Separated from my wife for almost 5 months not living together. She won’t say she wants a divorce but won’t do anything to work on our marriage. Says if I come back home she’ll find somewhere else to live. Neither of us can afford to live on our own. We also have two children together living at home. I love her so much but she says she no longer loves me. There’s a lot more but that’s a start I guess.


----------



## Marc878 (Aug 26, 2015)

Go online and check your phone bill is the first place you should start.


----------



## Lostinthought61 (Nov 5, 2013)

could there be someone else in the pciture and before you say no really think about it and check.


----------



## skerzoid (Feb 7, 2017)

dolzall:

1. *Move back in immediately.* Sleep in your own bed.

2. *Lawyer up.* Find out you rights.

3. *Do not beg or cry in front of her.* NO WOMAN WANTS A WHINER!! No Pick me dance.

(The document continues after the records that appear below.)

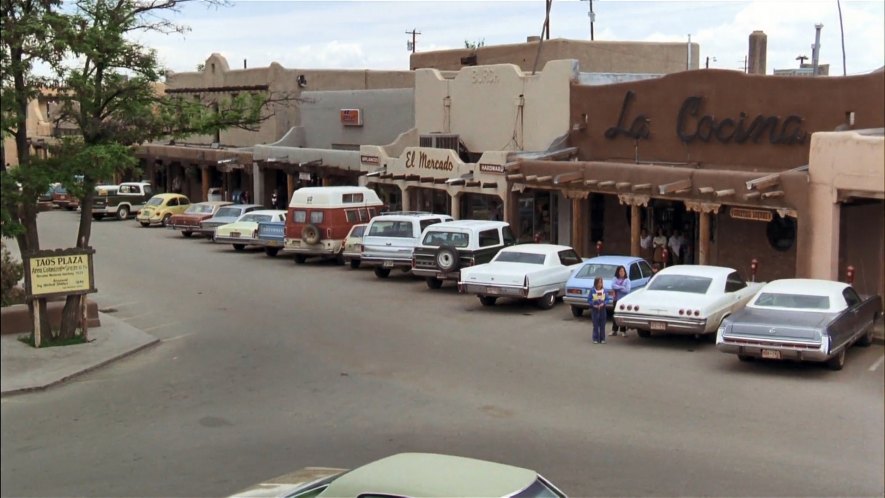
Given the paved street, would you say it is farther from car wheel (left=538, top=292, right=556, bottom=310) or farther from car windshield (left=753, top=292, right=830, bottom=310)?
car windshield (left=753, top=292, right=830, bottom=310)

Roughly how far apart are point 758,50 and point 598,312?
71.9ft

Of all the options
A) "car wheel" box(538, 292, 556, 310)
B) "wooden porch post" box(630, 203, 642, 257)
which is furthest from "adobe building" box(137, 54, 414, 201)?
"car wheel" box(538, 292, 556, 310)

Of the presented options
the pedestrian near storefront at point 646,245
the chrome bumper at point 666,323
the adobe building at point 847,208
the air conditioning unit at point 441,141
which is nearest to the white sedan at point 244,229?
the air conditioning unit at point 441,141

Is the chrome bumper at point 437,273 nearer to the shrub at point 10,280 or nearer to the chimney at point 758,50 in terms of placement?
the shrub at point 10,280

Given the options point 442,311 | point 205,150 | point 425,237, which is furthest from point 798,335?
point 205,150

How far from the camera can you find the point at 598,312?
1878cm

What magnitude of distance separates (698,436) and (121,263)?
2345 cm

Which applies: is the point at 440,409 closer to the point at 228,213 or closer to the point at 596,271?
the point at 596,271

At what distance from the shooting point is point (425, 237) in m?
26.2

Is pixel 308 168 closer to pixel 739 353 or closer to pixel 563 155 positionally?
pixel 563 155

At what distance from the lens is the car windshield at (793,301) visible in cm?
1680

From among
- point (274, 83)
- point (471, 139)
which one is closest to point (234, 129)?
point (274, 83)

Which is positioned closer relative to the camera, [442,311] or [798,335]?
[798,335]

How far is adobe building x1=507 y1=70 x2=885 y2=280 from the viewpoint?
73.9 ft
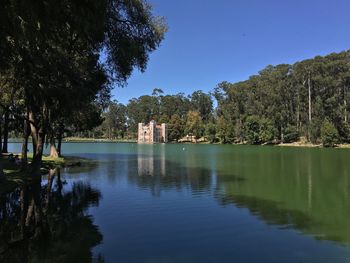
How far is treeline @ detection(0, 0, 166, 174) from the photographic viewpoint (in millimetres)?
7664

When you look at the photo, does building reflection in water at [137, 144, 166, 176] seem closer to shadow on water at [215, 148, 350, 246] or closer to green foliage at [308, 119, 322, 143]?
shadow on water at [215, 148, 350, 246]

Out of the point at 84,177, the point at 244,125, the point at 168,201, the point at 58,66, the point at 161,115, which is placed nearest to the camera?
the point at 58,66

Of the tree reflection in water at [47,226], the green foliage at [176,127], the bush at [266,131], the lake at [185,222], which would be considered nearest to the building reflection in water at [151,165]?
the lake at [185,222]

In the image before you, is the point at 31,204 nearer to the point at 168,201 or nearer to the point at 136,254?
the point at 168,201

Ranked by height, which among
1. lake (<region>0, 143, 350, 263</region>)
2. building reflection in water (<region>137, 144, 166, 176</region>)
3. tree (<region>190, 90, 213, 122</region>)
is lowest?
lake (<region>0, 143, 350, 263</region>)

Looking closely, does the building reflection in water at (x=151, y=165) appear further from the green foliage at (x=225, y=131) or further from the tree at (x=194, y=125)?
the tree at (x=194, y=125)

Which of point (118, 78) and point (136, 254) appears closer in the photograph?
point (136, 254)

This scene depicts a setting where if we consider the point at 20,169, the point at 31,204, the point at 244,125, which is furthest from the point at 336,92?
the point at 31,204

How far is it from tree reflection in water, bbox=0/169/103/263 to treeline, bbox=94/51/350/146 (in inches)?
3237

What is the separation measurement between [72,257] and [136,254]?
165 centimetres

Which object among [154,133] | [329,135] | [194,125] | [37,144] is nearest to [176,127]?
[154,133]

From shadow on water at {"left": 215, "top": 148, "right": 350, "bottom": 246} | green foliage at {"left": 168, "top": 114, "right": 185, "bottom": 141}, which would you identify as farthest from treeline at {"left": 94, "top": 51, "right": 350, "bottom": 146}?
shadow on water at {"left": 215, "top": 148, "right": 350, "bottom": 246}

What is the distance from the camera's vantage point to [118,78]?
69.3 ft

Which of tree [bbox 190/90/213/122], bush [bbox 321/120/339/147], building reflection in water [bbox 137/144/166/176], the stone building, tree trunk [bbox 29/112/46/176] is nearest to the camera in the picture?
tree trunk [bbox 29/112/46/176]
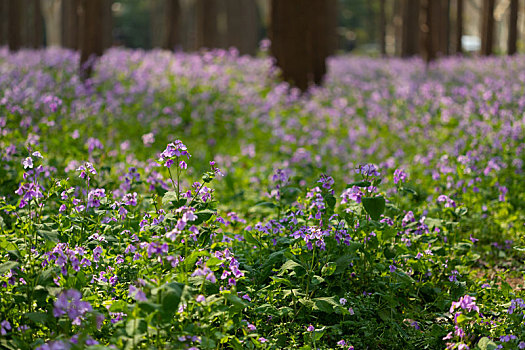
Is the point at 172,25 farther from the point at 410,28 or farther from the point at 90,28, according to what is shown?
the point at 410,28

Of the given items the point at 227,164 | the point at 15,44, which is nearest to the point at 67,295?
the point at 227,164

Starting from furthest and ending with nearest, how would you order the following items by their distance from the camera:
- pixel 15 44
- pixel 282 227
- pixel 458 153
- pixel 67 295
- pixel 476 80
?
1. pixel 15 44
2. pixel 476 80
3. pixel 458 153
4. pixel 282 227
5. pixel 67 295

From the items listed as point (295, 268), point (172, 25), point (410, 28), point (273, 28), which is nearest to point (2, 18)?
point (172, 25)

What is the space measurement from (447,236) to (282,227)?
131 cm

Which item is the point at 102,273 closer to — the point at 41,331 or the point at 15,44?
the point at 41,331

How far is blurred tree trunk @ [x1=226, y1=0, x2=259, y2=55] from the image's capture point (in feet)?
82.7

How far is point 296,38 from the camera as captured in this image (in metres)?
12.2

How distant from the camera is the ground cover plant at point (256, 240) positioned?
2.97 meters

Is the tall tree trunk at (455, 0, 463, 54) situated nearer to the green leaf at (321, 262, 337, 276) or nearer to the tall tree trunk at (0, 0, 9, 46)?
the tall tree trunk at (0, 0, 9, 46)

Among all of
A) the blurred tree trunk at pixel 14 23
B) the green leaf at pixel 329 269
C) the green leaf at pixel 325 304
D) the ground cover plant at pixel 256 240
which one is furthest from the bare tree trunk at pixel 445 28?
the green leaf at pixel 325 304

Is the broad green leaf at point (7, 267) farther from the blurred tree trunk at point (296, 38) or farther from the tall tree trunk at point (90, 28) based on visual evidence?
the blurred tree trunk at point (296, 38)

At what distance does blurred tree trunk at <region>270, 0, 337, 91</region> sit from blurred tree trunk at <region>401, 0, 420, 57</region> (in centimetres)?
1271

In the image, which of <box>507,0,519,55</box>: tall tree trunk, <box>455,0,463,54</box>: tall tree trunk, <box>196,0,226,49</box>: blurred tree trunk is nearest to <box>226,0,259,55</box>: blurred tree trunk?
<box>196,0,226,49</box>: blurred tree trunk

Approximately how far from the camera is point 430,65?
16.5 meters
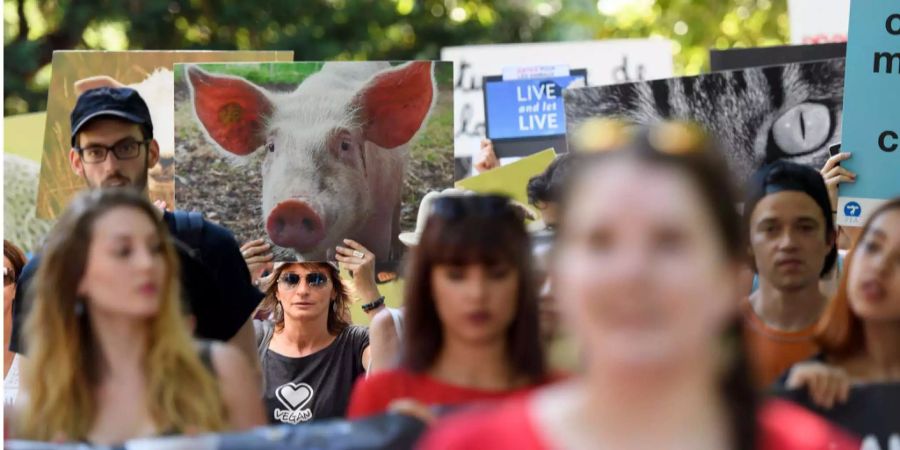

4. *Check Phone bill* to see who she's talking to.

5. *Start 180 technique.*

6. *Go to gym* and start working out. Drink water. Eat right.

7. Woman are drawn to courage, strength, and decisive action. * Be those things.*

8. To save your marriage, you have to be willing to lose it. *She has to believe it.*

9. You are being a doormat. *Stop it, NOW!!*


----------



## Mr.Married (Feb 21, 2018)

Are you going to continue letting her make all the rules and tell you how it will go ? Grow a pair and take control. Read the post by skerzoid again ....... and then read it 10 more times.


----------